We are given that,

Sorted data is given in the Weiss stats which are as follows,

$$\begin{gathered} 3, 3, 4, 4, 4, 4, 4, 5, 5, 5, 5, 5, 5, 5, 5, 5, 5, 6, 6, 6, 6, 6, 6, 6, 6, 6, 6, 6, \\ 7, 7, 7, 7, 7, 7, 7, 7, 7, 7, 7, 7, 7, 7, 7, 7, 8, 8, 8, 8, 8, 8, 8, 8, 8, 8, 8, 8, \\ 8, 8, 8, 8, 8, 9, 9, 9, 9, 9, 9, 9, 9, 9, 9, 9, 10, 10, 10, 10, 11, 11, 12 \end{gathered}$$

As we know that median is the middle value of a sorted data set.
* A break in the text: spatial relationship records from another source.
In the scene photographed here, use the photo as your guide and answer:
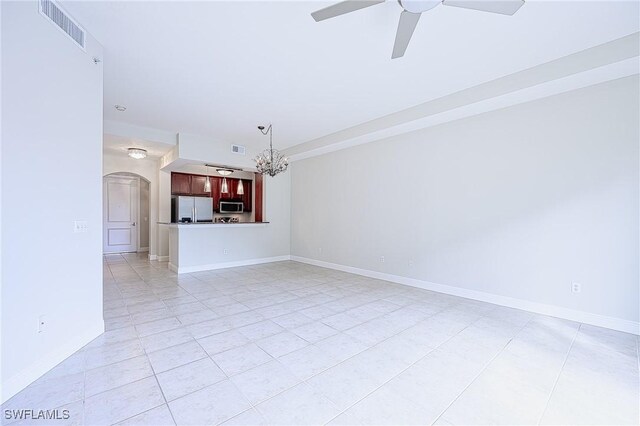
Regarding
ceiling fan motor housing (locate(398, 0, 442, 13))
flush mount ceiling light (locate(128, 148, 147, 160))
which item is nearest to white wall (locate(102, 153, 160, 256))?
flush mount ceiling light (locate(128, 148, 147, 160))

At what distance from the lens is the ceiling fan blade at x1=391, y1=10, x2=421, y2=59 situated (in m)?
2.23

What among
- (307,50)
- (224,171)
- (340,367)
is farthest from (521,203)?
(224,171)

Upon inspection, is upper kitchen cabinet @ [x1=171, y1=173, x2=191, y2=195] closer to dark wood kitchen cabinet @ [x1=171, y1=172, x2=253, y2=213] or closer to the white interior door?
dark wood kitchen cabinet @ [x1=171, y1=172, x2=253, y2=213]

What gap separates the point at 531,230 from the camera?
11.9 feet

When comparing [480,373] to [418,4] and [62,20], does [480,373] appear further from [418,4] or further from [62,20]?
[62,20]

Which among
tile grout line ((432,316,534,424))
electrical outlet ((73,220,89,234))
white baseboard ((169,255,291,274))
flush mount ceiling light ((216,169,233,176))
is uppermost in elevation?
flush mount ceiling light ((216,169,233,176))

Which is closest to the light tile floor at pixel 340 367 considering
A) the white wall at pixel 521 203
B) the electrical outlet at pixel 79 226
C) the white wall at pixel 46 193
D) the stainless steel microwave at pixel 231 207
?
the white wall at pixel 46 193

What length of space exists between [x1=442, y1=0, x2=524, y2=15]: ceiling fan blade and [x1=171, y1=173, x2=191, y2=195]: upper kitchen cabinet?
26.2 ft

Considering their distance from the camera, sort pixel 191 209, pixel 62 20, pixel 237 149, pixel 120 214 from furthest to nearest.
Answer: pixel 120 214 → pixel 191 209 → pixel 237 149 → pixel 62 20

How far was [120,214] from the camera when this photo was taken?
938 centimetres

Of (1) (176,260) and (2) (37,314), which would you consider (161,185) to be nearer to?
(1) (176,260)

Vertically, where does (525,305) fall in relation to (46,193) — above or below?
below

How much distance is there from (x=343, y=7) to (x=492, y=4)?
44.2 inches

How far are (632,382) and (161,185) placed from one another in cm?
899
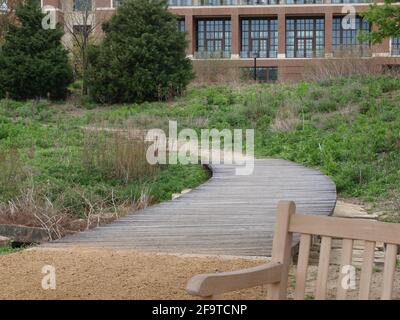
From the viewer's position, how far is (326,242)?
3.39m

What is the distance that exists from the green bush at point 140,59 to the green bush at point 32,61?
155cm

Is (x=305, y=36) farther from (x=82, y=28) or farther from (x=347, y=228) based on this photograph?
(x=347, y=228)

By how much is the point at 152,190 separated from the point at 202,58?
90.9 ft

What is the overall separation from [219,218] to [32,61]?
20.9m

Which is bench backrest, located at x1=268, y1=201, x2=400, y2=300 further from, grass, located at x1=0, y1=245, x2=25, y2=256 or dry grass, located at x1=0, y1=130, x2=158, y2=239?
dry grass, located at x1=0, y1=130, x2=158, y2=239

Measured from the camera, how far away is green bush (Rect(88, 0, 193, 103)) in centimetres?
2617

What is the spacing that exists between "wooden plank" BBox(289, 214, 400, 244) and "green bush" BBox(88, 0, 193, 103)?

Since the number of data values is even, the median is the average of two middle values:-

    $Q_2=\frac{7+7}{2}=\frac{14}{2}=7$

So, roughly $50\%$ the number of pups born below or equal to $7$ pups.

Now, the first quartile is the median of values below $Q_2$ i.e.

       $Q_1=6$

So, roughly $25\%$ the number of pups born below or equal to $6$ pups

Now,  the third quartile is the median of values below  $Q_2$

        $Q_3=8$

So, roughly $75\%$ the number of pups born below or equal to $8$ pups

We need to find out the interquartile range

The interquartile range is the difference between $Q_1$ and $Q_3$

     $IQR=Q_3-Q_1=8-6=2$

The middle $50\%$ of the no. of pups born vary about $2$ pups.

We need to find out the five-number summary

The five-number summary is minimum$=3$, first quartile$Q_1=6$, second quartile $Q_2=7$, third quartile $Q_3=8$ and maximum$=12$.

We need to find out the potential outliers.

An outlier is more than $1.5 IQR$ or greater than $Q_3$ or less than $Q_1$

Therefore,

        $$\begin{gathered} Q_3+1.5 IQR=8+\left(1.5\times 2\right)=11 \\ {Q}_1-1.5 IQR=6-\left(1.5\times 2\right)=3 \end{gathered}$$

Hence, there is one outlier i.e. $12$ because it does not lie between $3$ and $11$

We need to find the boxplot which is given below

The whiskers of the boxplot are at a low and high value. The box starts at $Q_1$ and ends at $Q_3$ and has a straight line at the median.